Les témoignages de ces personnes, uniquement pour la période post-libération, peuvent remplir toute une bibliothèque. "L’accueil qu’on nous a réservé est décevant, honteux et injuste", se plaignent-ils à l’unisson. Ces hommes courageux ont survécu à des années de tortures, dans l’espoir de refouler le sol de leur pays. Aujourd’hui, ils ne trouvent pas de mots assez durs pour exprimer leur colère et leur amertume.On nous a promis des logements, mais nous n’avons rien reçu", souligne Mohamed Hanaï, un ancien membre des Forces Auxiliaires, détenu pendant 24 ans.

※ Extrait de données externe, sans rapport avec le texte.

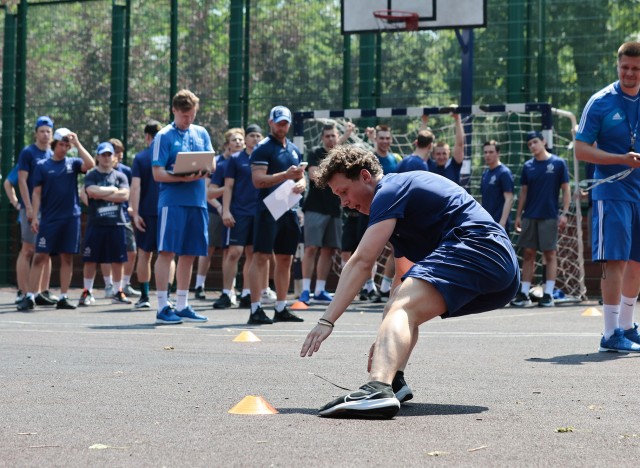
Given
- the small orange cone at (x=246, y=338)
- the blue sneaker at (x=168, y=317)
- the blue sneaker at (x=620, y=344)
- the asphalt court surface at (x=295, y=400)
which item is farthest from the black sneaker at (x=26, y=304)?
the blue sneaker at (x=620, y=344)

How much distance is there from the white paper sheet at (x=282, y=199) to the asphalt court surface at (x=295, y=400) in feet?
4.33

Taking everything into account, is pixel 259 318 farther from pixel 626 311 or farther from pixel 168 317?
pixel 626 311

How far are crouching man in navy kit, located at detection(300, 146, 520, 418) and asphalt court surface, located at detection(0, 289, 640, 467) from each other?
268 mm

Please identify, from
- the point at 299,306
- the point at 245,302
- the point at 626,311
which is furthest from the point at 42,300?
the point at 626,311

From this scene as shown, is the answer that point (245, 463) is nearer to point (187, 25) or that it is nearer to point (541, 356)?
point (541, 356)

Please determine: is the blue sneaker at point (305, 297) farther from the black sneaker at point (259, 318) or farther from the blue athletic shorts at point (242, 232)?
the black sneaker at point (259, 318)

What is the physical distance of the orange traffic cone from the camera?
9520 millimetres

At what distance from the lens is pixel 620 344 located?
28.1ft

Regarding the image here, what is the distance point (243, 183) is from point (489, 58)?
541 cm

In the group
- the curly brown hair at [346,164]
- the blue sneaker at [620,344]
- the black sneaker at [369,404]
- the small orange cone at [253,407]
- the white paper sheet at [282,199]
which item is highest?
the curly brown hair at [346,164]

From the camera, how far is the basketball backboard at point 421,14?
56.8 ft

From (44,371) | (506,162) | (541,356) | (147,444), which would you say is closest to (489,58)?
(506,162)

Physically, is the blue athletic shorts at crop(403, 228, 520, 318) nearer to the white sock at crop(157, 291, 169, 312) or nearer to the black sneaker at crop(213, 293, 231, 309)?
the white sock at crop(157, 291, 169, 312)

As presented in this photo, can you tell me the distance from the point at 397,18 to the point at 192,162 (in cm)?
730
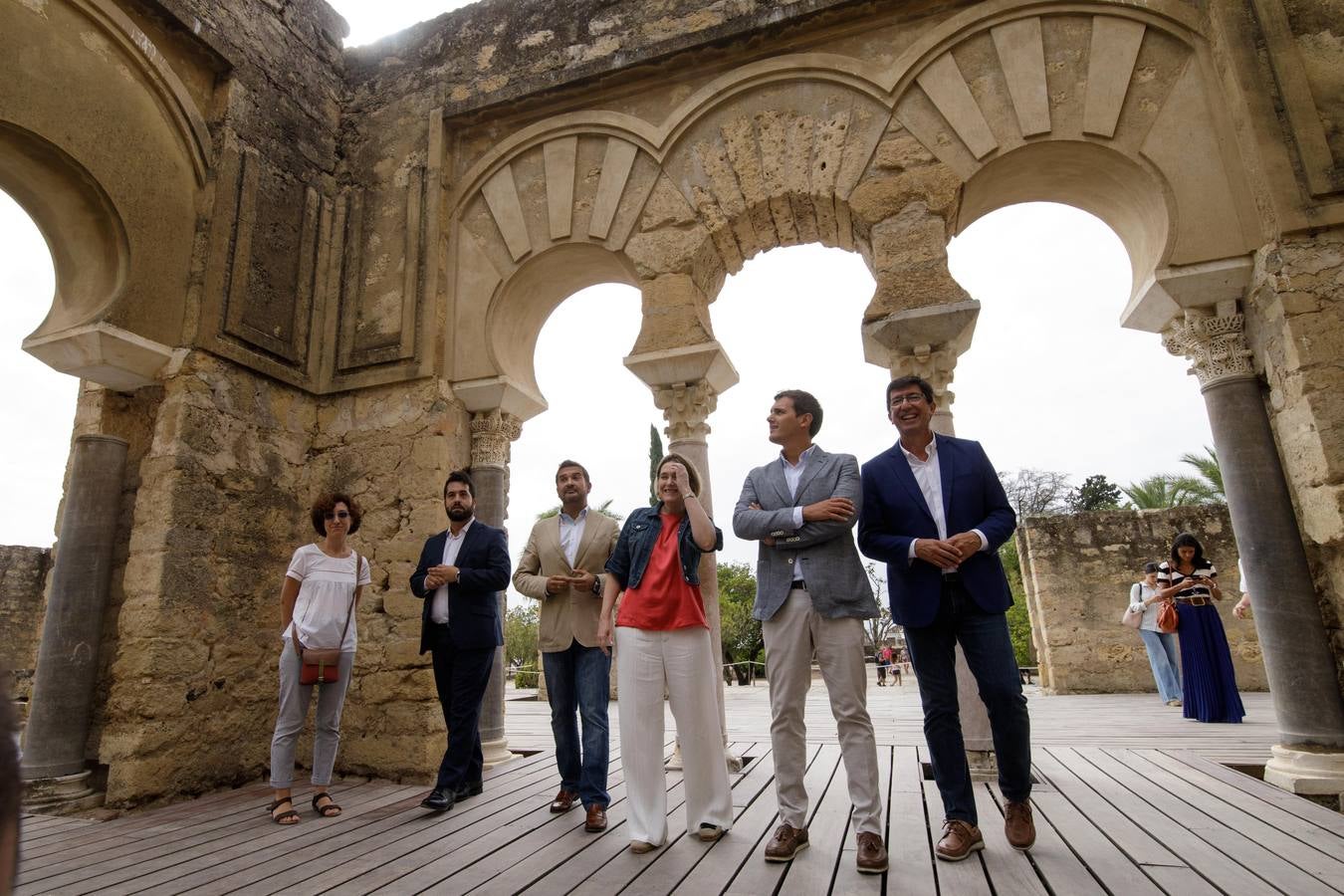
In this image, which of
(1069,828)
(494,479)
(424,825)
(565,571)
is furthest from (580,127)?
(1069,828)

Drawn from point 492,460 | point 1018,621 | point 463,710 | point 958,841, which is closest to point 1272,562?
point 958,841

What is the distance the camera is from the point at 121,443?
15.1 feet

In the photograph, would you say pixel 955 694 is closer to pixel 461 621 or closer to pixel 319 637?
pixel 461 621

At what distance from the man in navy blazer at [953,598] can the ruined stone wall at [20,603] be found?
34.3 feet

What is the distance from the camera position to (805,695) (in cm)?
279

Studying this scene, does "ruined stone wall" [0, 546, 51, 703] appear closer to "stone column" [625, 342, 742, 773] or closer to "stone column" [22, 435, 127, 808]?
Answer: "stone column" [22, 435, 127, 808]

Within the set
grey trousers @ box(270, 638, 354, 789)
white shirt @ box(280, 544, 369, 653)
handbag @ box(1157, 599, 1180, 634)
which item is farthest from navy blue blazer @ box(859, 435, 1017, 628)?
handbag @ box(1157, 599, 1180, 634)

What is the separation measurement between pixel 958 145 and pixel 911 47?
78cm

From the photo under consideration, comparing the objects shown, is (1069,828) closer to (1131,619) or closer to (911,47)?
(911,47)

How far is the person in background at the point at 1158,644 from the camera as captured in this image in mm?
7148

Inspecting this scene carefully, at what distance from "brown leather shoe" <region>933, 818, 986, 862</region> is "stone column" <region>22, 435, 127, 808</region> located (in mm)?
4424

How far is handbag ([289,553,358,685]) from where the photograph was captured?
12.2 feet

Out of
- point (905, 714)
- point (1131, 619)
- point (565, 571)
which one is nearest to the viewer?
point (565, 571)

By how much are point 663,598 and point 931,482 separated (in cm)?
121
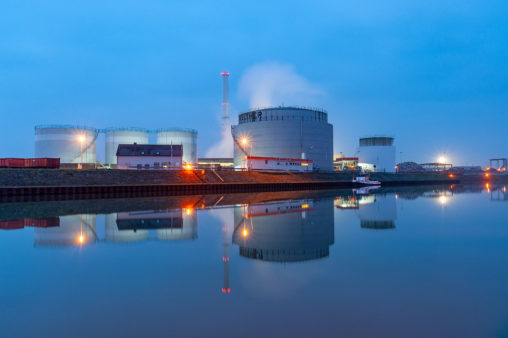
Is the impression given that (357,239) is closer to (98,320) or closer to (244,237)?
(244,237)

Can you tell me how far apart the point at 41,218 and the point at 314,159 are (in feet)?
196

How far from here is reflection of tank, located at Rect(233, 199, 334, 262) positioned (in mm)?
11570

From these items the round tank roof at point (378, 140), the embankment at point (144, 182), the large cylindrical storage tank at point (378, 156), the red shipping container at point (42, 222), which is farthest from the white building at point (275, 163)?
the red shipping container at point (42, 222)

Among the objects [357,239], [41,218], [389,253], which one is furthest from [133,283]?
[41,218]

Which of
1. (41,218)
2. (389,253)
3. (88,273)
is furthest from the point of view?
(41,218)

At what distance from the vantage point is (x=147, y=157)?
57.3m

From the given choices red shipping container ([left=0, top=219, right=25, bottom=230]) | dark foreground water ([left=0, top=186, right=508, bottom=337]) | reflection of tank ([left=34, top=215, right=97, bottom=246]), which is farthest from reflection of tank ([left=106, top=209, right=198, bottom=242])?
red shipping container ([left=0, top=219, right=25, bottom=230])

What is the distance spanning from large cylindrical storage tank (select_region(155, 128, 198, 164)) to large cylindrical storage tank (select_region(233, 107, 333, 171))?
32.4 ft

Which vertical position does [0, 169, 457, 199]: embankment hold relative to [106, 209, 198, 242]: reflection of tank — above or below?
above

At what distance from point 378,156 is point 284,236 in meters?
90.5

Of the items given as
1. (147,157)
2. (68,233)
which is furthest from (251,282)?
(147,157)

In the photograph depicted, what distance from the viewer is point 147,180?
4528 cm

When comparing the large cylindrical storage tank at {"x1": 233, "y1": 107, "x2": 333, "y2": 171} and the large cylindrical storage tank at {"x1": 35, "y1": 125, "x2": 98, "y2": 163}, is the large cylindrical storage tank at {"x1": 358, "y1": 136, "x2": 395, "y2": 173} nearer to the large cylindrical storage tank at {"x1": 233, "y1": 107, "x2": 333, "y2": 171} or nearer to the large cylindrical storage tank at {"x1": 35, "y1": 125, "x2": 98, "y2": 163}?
the large cylindrical storage tank at {"x1": 233, "y1": 107, "x2": 333, "y2": 171}

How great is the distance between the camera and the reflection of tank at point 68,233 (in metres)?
13.7
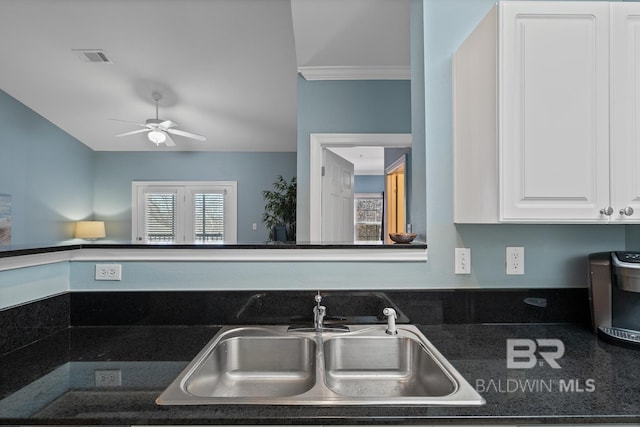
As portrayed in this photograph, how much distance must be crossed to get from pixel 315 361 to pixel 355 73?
273cm

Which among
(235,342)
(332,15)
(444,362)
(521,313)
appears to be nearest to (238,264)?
(235,342)

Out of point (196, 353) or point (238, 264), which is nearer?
point (196, 353)

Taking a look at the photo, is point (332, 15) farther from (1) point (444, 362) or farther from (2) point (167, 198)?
(2) point (167, 198)

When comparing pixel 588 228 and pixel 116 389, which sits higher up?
pixel 588 228

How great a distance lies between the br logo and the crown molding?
261 cm

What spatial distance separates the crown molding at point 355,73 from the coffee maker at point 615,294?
238 cm

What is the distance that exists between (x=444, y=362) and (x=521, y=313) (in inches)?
24.3

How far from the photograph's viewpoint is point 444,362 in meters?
1.18

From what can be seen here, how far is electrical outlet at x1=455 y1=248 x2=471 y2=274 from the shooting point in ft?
5.20

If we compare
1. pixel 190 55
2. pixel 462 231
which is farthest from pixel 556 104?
pixel 190 55

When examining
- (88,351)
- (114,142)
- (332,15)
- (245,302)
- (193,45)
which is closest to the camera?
(88,351)

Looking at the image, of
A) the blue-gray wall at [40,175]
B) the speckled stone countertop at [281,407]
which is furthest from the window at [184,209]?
the speckled stone countertop at [281,407]

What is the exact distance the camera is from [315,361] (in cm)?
129

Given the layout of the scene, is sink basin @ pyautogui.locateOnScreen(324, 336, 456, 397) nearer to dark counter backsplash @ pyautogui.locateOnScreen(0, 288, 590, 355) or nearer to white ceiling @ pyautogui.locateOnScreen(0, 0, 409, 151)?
dark counter backsplash @ pyautogui.locateOnScreen(0, 288, 590, 355)
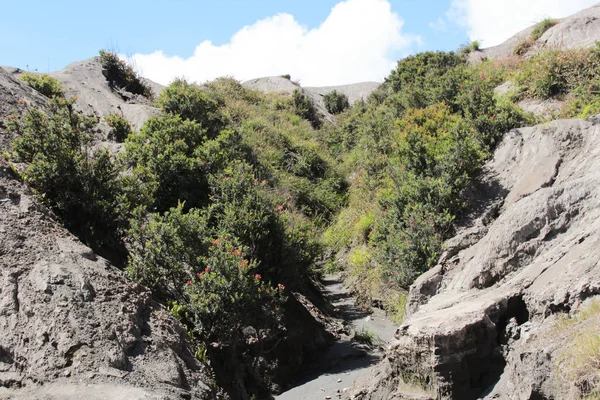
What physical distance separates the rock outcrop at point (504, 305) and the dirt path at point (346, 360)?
1.33m

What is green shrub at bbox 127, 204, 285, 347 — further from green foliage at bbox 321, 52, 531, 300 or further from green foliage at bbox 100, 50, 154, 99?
green foliage at bbox 100, 50, 154, 99

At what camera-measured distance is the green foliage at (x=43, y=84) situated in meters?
18.7

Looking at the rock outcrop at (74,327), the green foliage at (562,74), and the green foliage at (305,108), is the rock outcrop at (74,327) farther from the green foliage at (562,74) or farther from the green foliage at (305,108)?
the green foliage at (305,108)

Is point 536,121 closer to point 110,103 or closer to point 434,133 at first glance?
point 434,133

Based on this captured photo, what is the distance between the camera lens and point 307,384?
10.4 m

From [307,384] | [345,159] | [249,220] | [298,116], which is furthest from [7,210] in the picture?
[298,116]

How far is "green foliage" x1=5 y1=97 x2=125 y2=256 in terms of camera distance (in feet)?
31.0

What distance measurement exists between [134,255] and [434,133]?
9.98m

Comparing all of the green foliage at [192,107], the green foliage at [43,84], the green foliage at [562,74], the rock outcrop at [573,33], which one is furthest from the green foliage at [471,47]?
the green foliage at [43,84]

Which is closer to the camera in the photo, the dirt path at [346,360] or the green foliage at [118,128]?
the dirt path at [346,360]

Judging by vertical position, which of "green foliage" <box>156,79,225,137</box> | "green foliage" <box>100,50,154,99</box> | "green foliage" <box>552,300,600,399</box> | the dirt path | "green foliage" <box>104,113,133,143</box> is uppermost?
"green foliage" <box>100,50,154,99</box>

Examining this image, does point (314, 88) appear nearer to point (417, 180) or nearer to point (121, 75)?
point (121, 75)

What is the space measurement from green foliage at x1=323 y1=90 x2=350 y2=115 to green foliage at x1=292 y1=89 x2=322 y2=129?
4541 mm

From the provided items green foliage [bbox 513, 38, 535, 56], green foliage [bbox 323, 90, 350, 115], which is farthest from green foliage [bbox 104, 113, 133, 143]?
green foliage [bbox 323, 90, 350, 115]
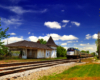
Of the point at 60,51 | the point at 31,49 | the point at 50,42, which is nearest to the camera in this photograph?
the point at 31,49

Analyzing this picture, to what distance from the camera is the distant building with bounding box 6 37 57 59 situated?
96.7ft

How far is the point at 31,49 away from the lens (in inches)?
1348

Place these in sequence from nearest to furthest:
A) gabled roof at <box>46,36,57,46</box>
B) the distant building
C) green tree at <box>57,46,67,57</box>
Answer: the distant building, gabled roof at <box>46,36,57,46</box>, green tree at <box>57,46,67,57</box>

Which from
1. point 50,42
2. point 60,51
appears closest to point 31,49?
point 50,42

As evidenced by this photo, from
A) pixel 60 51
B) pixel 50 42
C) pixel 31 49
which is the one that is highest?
pixel 50 42

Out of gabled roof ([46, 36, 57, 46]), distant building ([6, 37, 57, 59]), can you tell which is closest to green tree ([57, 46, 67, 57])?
distant building ([6, 37, 57, 59])

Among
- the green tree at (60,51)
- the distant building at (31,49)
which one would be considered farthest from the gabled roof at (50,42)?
the green tree at (60,51)

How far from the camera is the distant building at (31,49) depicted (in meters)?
29.5

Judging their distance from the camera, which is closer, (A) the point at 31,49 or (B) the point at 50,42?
(A) the point at 31,49

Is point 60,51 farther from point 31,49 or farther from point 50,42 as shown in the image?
point 31,49

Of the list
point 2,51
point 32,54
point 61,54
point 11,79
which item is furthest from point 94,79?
point 61,54

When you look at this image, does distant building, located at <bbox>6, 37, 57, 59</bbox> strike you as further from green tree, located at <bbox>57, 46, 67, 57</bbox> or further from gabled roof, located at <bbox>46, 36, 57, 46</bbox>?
green tree, located at <bbox>57, 46, 67, 57</bbox>

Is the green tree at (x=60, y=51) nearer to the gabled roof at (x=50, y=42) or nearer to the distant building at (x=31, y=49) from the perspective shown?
the distant building at (x=31, y=49)

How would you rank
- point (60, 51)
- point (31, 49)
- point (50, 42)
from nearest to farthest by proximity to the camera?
point (31, 49) → point (50, 42) → point (60, 51)
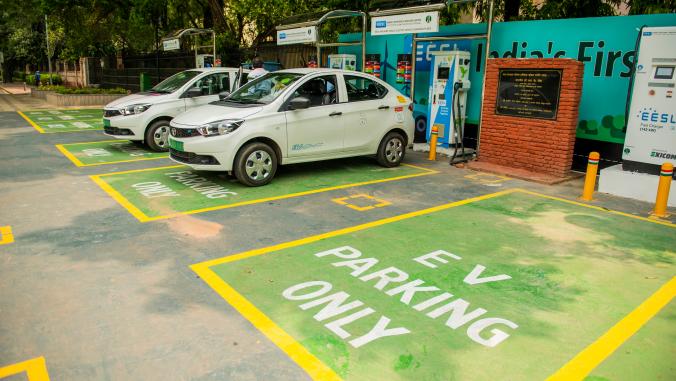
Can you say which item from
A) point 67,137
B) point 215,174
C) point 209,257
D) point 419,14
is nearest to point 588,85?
point 419,14

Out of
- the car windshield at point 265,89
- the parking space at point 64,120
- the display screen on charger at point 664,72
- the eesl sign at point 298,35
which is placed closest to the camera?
the display screen on charger at point 664,72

Et d’ajouter : "nous nous sommes rendus à l’inspection générale des Forces Auxiliaires à Rabat à quatre reprises pour que nos indemnités soient débloquées".
Le Capitaine Ali Najab, ancien pilote de chasse, également capturé pendant 25 ans, assure que "l’armée n’a pas voulu appliquer le règlement militaire qui donne droit aux prisonniers à un avancement d’un grade une fois de retour". Pour ce qui est des indemnités, toujours pour les militaires, elles ont été calculées sur la base d’une loi datant des années 1950. A l’époque, il n’y avait aucune guerre. "Pourquoi le gouvernement, le Parlement ou même l’armée elle-même n’ont pas pris l’initiative de modifier cette loi ?", se demandent les anciens détenus, réduits aujourd’hui à faire la manche ou presque. En fait, la situation matérielle lamentable des militaires, est minime devant les drames que vivent les civils. Les entreprises qui les employaient (travaux publics, transport…) n’ont rien voulu faire pour eux. C’est le cas d’Abdellah Lamani, libéré il y a plus d’un an et demi, et qui habite toujours dans le sous-sol d’un complexe sportif casablancais. Aux côtés de deux autres anciens détenus de Tindouf, Lamani, après plus de 20 ans de détention, a le sentiment d’avoir été abandonné par son propre pays. Le tout, sous le regard des autorités locales et de la mairie. "La wilaya nous a dit qu’elle n’avait pas où nous loger", raconte l’intéressé qui ne cache pas sa profonde déception.Les autorités de la capitale économique ne disposent-elles pas, ne serait-ce que d’une chambre, pour héberger les trois anciens prisonniers ?
Ce que les réscapés des bagnes de Tindouf demandent c’est juste un peu de reconnaissance. « Est-ce trop demander » s’interroge, résigné, le frère d’un ex-prisonnier. En fait, l’argent ne les intéresse pas outre-mesure. Brahim Hajjam propose qu’une journée du martyr et du disparu soit annuellement célébrée.
Les détenus exigent qu’ils soient considérés comme des héros et non comme des déserteurs. Jamais aucun responsable ne leur a rendu ne serait-ce qu’un petit hommage.